Instruction 1 ▸
According to the Maui travel piece, how long is the Road to Hana drive?
Instruction 2 ▸
Carry the Maui travel piece forward from its last sentence, in the same voice, for a few paragraphs.
(Beginning of Excerpted text)
If you're going to Maui, people will tell you that you have to do the Road to Hana — nay, they'll assume it's on your itinerary. And while there's no question this windy, 64-mile drive along the island's eastern coast is beautiful, it's not for everybody.

If you get carsick easily, if you're a nervous driver or if you simply can't devote a full day to this excursion, you may be better off skipping it.

The good news is you won't be lacking for other great options. I didn't do the Road to Hana on my trip to Maui in mid-September, and I still had an amazing time exploring other parts of the island. Here's just a sampling of alternatives to consider.

1. Take a Surfing Lesson

Surfer at silhouette in sunset on tropical beach in Maui, Hawaii.
Image courtesy of M.M. Sweet via Getty Images.

I did this (twice) in Maui, and by now everyone's tired of me talking about how amazing it was. Not only is surfing great exercise and an awesome confidence booster, but it's also a really neat way to get to know the island and its residents.
(End of Excerpted text)
(Beginning of Data section)
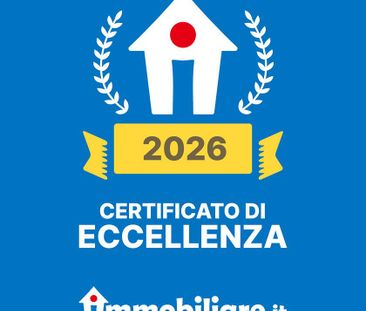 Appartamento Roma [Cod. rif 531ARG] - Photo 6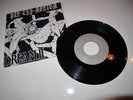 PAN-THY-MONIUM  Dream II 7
(End of Data section)
Task answer 1 ▸
It is a 64-mile drive along the island's eastern coast.

Task answer 2 ▸
Especially if you take a one-on-one lesson, you'll be spending quite a lot of time chatting with your instructor (and maybe even other surfers) between catching waves. I took a lesson with Maui Waveriders in Lahaina and had a blast — and also picked up quite a few cool facts from my teacher, from the meaning and origins of the Hawaiian word haole to the local high school's annual tradition of lighting up a giant "L" (for Lahaina) on a nearby hill.

2. Adopt a Dog for the Day

The Maui Humane Society runs a Beach Buddies Visitor Program, letting locals and visitors take a dog out for a day of fun hiking or hanging at the beach. Whether you miss your pet back home or just want to pretend to be a dog owner for a day, this is a great way to give some love to shelter animals.

Just know the program fills up as much as three months in advance, so make sure to get in touch as soon as your Maui plans are finalized so you can snag a spot.

3. Visit Haleakalā Crater

The summit of Haleakala is one of the most sought-after locations in the world for ground-based observatory because of the remarkable clarity, dryness, stillness of the air, and its location above one-third of Earth's atmosphere. Here, high above the clouds, spectators watch for a sunset over the Pacific.
Photo by Xuan Che via Getty Images.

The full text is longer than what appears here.